▸ **SOAL YANG DIBERIKAN 1**: Dalam kutipan dokumen tentang dana bagi hasil Migas untuk Aceh, pada tahun anggaran berapa penerimaan dana itu dikhawatirkan turun dari target Pemerintah Aceh?
::: KUTIPAN DOKUMEN
Seiring melemahnya harga minyak dunia, turut mempengaruhi keuangan secara nasional, sehingga ditakutkan penerimaan dana bagi hasil minyak dan gas bumi (Migas) untuk Aceh pada tahun anggaran 2009 akan menurun dari target Pemerintah Aceh

“Jika harga minyak dunia turun, maka secara otomatis Negara tidak hanya memikirkan satu Provinsi saja, seperti Aceh dalam hal pembagian Dana Migas dan pembagiannya nanti sesuai dengan pemberlakuan harga minyak dunia,” ungkap Pengamat Ekonomi Nasional, DR Muhammad Fadhil Hasan, M.Sc, disela-sela kegiatan Indonesia Economic Challenge BEM Fakultas Ekonomi Unsyiah kemarin.
::::::
::: ISI DATA
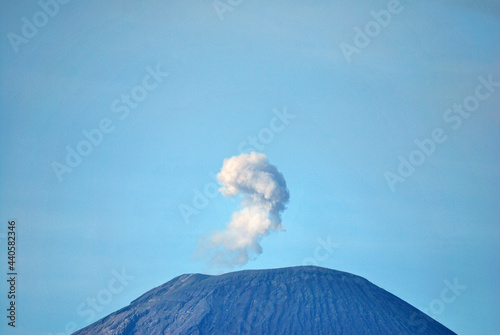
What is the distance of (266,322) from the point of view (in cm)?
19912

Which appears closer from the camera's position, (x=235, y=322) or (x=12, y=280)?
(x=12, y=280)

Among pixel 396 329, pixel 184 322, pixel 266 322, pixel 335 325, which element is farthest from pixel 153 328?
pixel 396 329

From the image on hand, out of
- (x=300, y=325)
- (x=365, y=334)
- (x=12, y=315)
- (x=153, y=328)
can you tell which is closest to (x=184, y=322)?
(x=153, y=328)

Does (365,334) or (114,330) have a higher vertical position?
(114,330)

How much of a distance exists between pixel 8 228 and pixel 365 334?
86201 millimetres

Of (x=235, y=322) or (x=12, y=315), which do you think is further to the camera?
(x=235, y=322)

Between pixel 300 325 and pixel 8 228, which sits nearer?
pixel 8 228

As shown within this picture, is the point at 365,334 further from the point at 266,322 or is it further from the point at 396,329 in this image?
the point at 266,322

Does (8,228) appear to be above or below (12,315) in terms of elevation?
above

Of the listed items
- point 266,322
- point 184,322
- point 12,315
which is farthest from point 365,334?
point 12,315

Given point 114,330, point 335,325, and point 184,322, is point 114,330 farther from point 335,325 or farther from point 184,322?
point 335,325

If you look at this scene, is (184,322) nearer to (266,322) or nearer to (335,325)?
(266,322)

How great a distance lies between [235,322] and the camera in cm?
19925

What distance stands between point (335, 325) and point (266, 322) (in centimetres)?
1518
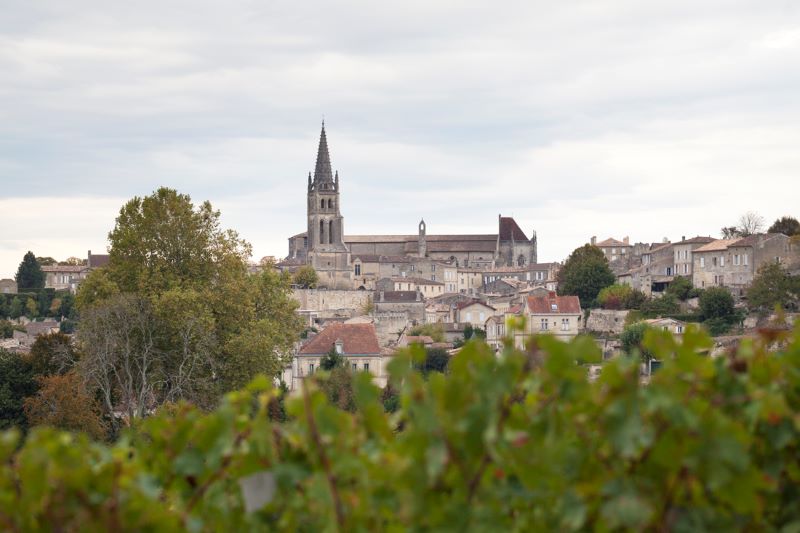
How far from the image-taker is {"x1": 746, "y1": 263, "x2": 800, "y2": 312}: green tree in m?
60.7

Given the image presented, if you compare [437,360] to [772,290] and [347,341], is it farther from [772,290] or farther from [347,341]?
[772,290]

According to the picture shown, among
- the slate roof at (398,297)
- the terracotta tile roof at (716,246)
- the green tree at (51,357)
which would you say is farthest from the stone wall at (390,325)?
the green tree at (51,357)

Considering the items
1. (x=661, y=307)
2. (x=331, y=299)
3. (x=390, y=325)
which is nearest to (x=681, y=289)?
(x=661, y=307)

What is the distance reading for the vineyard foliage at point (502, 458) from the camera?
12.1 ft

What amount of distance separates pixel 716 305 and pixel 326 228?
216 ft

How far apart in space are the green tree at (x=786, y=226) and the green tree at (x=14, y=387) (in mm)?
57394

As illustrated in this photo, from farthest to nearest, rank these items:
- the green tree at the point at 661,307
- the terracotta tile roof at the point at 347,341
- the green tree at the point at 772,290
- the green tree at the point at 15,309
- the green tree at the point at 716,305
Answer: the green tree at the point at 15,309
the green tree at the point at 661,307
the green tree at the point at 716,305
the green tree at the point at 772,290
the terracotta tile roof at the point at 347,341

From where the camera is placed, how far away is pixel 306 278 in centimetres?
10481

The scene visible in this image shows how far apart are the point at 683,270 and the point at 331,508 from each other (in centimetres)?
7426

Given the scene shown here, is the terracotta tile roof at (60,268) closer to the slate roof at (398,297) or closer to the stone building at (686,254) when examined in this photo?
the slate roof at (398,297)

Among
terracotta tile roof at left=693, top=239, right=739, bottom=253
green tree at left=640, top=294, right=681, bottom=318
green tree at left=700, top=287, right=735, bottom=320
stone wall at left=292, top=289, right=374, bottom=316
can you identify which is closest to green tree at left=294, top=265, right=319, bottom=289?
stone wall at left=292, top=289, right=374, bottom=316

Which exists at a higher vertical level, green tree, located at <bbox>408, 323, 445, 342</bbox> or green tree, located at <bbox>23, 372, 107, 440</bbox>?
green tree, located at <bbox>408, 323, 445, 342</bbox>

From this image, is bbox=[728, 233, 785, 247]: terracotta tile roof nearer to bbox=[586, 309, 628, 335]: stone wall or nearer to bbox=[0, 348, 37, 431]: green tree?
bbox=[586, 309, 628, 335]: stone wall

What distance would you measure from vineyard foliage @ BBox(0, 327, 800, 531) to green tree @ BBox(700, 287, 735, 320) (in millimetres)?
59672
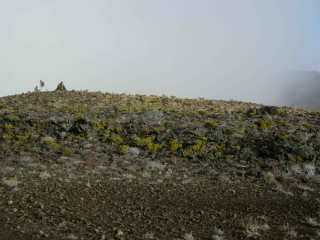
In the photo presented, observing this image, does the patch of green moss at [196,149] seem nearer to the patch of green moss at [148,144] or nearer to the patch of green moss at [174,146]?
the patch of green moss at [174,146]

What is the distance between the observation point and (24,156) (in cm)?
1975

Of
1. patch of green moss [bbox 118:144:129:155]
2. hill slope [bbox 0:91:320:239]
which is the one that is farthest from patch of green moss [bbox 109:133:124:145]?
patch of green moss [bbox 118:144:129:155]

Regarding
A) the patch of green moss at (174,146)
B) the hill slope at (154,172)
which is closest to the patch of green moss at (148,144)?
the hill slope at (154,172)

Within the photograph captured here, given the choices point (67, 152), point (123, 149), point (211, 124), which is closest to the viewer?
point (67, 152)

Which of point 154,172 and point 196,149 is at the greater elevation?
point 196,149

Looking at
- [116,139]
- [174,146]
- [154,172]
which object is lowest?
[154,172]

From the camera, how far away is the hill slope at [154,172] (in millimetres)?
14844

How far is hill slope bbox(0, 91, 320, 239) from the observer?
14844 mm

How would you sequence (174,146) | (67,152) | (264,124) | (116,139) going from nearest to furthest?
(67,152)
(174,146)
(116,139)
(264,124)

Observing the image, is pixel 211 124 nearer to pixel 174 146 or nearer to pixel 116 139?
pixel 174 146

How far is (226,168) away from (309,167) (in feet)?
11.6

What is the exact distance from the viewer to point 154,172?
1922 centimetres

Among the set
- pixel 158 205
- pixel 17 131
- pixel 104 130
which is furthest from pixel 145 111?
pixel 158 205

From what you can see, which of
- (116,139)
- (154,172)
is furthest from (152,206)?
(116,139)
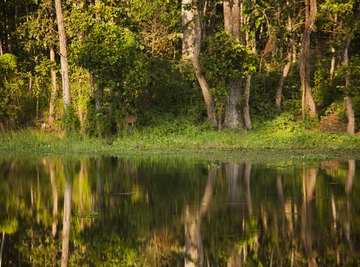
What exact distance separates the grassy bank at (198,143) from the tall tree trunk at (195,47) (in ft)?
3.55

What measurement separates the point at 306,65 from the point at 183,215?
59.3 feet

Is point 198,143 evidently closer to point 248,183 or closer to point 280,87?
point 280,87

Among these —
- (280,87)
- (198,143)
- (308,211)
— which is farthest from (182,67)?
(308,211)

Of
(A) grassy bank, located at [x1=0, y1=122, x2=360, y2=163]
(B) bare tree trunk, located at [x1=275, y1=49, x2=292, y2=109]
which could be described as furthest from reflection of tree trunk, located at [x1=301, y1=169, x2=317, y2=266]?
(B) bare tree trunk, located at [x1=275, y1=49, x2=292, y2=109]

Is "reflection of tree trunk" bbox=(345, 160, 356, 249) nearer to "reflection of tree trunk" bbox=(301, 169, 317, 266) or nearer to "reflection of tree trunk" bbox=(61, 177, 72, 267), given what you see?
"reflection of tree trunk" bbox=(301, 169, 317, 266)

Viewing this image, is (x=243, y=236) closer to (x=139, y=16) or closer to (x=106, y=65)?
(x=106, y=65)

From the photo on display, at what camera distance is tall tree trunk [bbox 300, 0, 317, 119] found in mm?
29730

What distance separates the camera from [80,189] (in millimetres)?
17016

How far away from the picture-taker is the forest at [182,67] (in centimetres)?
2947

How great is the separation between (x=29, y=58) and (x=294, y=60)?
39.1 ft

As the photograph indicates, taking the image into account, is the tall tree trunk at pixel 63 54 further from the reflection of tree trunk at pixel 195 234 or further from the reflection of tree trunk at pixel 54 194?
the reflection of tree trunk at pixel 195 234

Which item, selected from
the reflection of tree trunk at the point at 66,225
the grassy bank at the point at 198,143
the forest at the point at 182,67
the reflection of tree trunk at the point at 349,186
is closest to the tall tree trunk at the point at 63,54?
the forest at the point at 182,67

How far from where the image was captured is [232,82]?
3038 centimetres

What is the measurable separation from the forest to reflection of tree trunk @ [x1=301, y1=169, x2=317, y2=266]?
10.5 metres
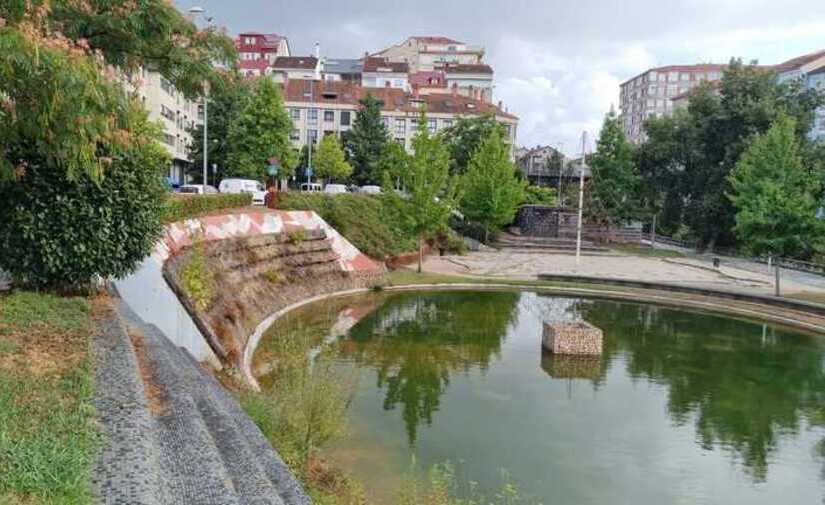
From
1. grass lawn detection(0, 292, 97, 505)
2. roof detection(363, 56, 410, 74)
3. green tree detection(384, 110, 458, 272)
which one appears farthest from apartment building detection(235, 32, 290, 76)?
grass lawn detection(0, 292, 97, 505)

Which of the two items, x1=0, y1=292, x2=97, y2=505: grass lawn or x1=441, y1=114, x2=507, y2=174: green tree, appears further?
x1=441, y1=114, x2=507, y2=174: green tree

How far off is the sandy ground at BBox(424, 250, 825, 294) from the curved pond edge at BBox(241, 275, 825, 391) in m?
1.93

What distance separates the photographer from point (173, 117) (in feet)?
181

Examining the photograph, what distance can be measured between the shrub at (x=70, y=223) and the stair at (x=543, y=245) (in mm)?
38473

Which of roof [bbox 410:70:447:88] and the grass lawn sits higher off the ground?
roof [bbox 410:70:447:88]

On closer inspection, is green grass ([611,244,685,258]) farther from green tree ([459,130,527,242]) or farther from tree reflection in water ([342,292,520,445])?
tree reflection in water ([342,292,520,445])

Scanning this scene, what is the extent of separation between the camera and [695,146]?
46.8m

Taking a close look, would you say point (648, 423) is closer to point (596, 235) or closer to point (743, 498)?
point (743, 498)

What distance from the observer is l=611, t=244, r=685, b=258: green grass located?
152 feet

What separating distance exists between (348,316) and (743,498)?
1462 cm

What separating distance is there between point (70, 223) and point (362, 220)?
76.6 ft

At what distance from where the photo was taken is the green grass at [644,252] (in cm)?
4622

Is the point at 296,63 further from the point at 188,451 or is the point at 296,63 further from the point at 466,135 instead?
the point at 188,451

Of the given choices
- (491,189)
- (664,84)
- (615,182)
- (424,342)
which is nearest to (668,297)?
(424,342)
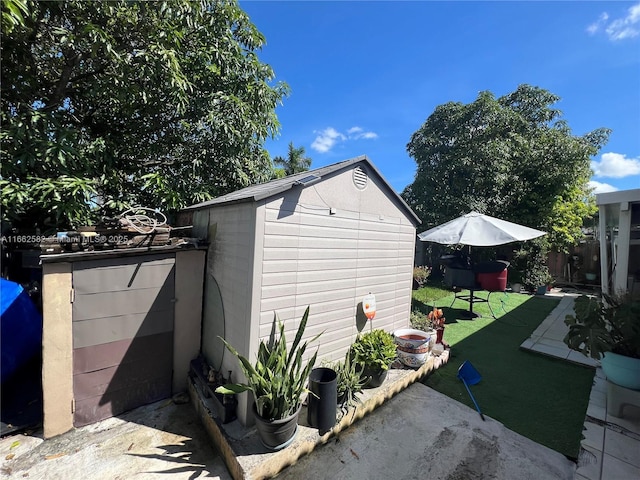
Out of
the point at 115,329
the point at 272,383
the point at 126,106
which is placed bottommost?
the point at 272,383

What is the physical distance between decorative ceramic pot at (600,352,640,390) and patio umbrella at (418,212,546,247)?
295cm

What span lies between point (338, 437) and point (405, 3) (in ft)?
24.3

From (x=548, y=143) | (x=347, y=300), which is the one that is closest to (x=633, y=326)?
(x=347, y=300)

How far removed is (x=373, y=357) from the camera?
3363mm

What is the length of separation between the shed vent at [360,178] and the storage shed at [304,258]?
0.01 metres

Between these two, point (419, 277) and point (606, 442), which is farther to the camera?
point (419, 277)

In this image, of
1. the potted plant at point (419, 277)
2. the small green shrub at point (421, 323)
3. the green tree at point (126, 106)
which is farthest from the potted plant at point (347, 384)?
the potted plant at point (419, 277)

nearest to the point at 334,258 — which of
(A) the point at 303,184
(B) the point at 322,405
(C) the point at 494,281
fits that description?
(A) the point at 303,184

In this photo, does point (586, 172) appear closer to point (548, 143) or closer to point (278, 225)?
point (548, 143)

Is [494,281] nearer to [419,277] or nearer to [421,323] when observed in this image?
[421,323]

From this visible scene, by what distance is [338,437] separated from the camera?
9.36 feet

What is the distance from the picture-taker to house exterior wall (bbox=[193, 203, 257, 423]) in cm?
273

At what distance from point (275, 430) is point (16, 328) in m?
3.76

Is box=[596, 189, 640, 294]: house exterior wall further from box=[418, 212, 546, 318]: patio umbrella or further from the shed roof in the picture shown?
::::::
▸ **SOAL YANG DIBERIKAN 2**: Laporkan setiap baris dalam entri yang memuat kata "picture", dengan membedakan huruf besar dan huruf kecil.

▸ **JAWABAN LENGKAP 1**: Tahun anggaran 2009.

▸ **JAWABAN LENGKAP 2**:
As shown within this picture, is the point at 365,334 further from the point at 266,322 or is it further from the point at 396,329 in this image?
According to the picture shown, among
How far away from the picture-taker is the forest at [182,67] (in centimetres)?
What is the distance from the picture-taker to house exterior wall (bbox=[193, 203, 257, 423]) in cm?
Is box=[596, 189, 640, 294]: house exterior wall further from box=[418, 212, 546, 318]: patio umbrella or further from the shed roof in the picture shown?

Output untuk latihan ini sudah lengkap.